Consistency in the labour sphere is generally understood to mean that the same sanction must be applied in every instance of the same act of misconduct. This is not the case, but instead, an employer is required to implement the same procedure when addressing similar instances or the same act of misconduct. The reason for this is that the law requires that personal circumstances of the employee, including matters such as service record, previous disciplinary record, plus various other mitigating, aggravating factors including the lockdown, may result in a different sanction being imposed based on the case by case basis. In Southern Sun Hotel Interests (Pty) Ltd v CCMA & others  11 BLLR 1128 (LC), the court held that an inconsistency claim at the CCMA will fail where the employer is able to differentiate between employees who commit similar misconduct however present differences in personal circumstances.
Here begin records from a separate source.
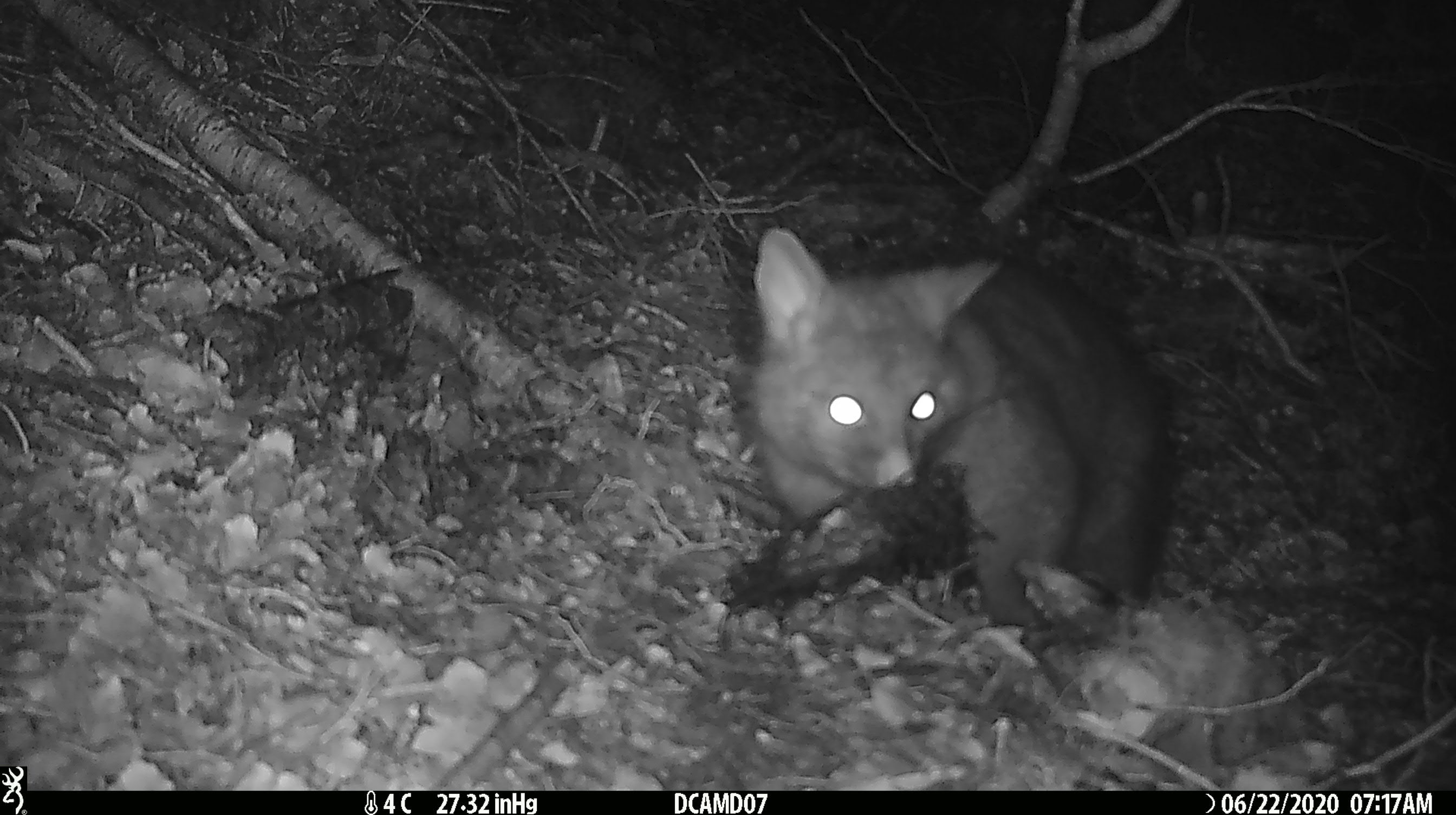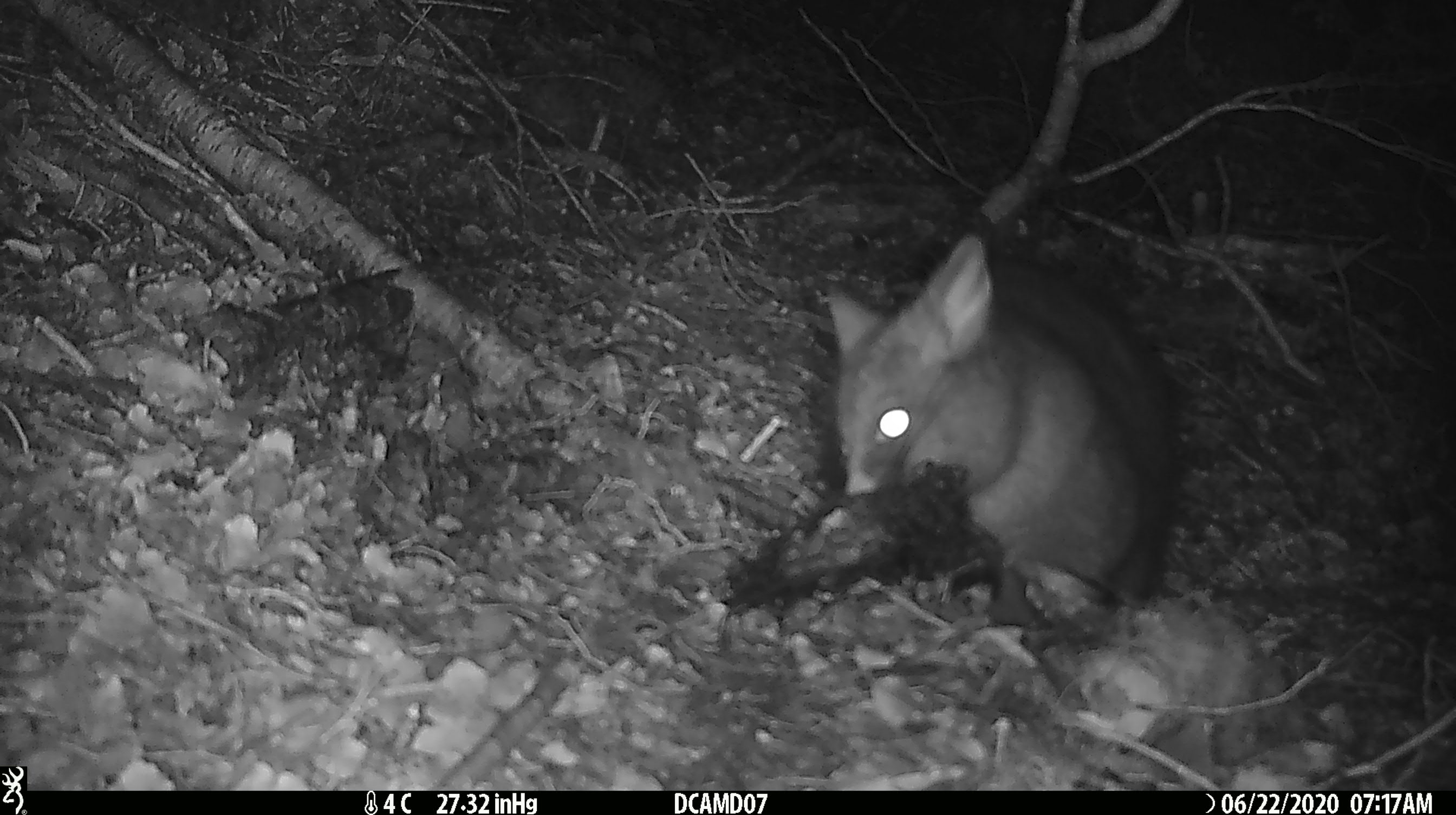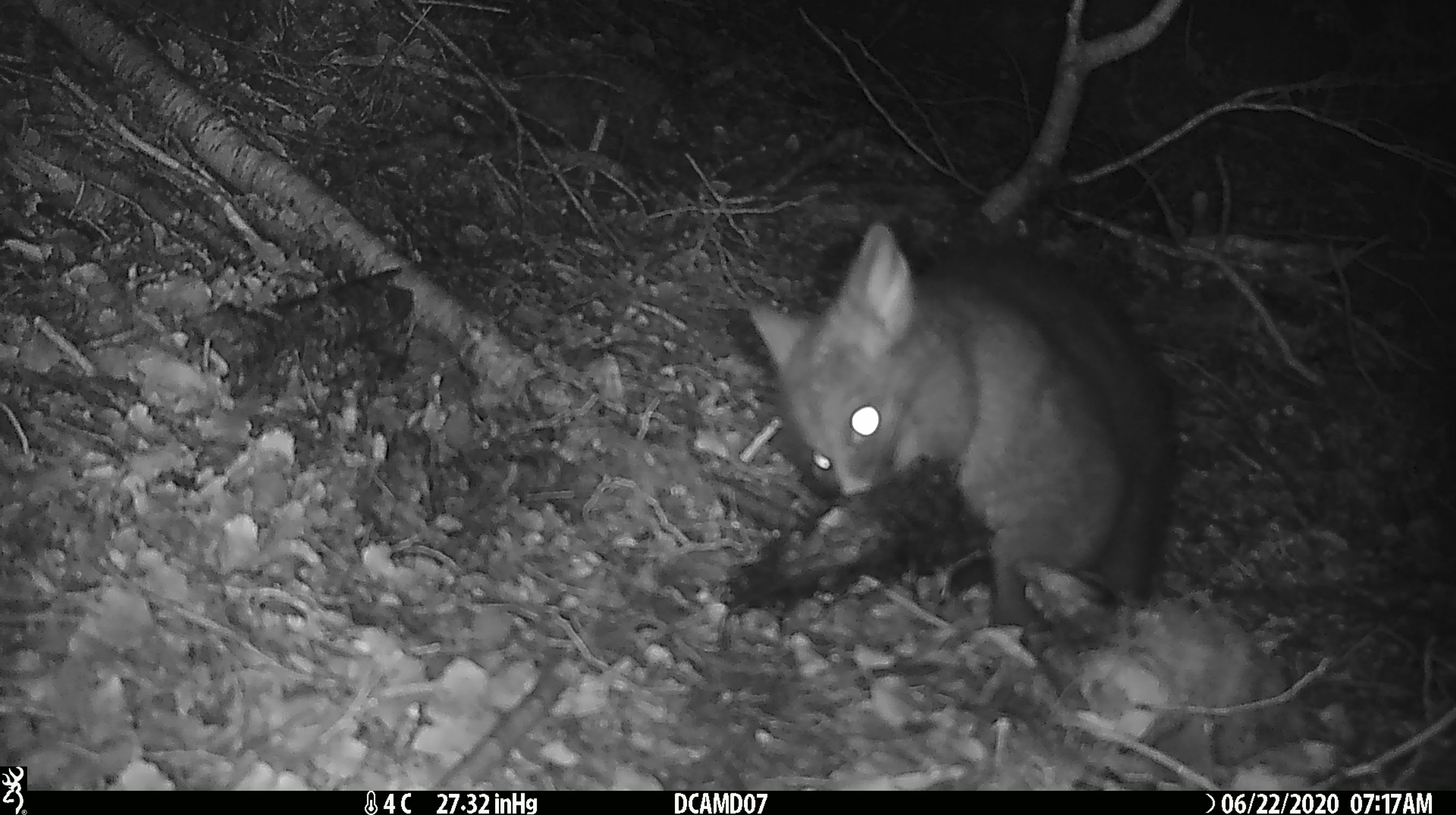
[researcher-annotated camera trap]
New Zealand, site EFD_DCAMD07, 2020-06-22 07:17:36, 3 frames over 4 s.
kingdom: Animalia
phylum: Chordata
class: Mammalia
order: Diprotodontia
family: Phalangeridae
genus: Trichosurus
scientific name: Trichosurus vulpecula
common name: common brushtail possum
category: possum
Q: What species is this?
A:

This inconsistency will be based on the severity of the misconduct or on the basis of other material factors.
As a result, employers should not impose sanctions strictly in terms of their disciplinary codes without considering the circumstances of each case. Failing to maintain historical consistency within their workplaces during this period is excusable.
In light of the above, employers must be reminded that their disciplinary code and company policy is still valid and enforceable during the lockdown period. Employees are not given ‘free reign’ to misconduct themselves during this uncertain time. However, what is of importance is, employers consider the effects of the lockdown, make provisions were applicable and continue to follow procedures, as far as possible, as set out in their company policy.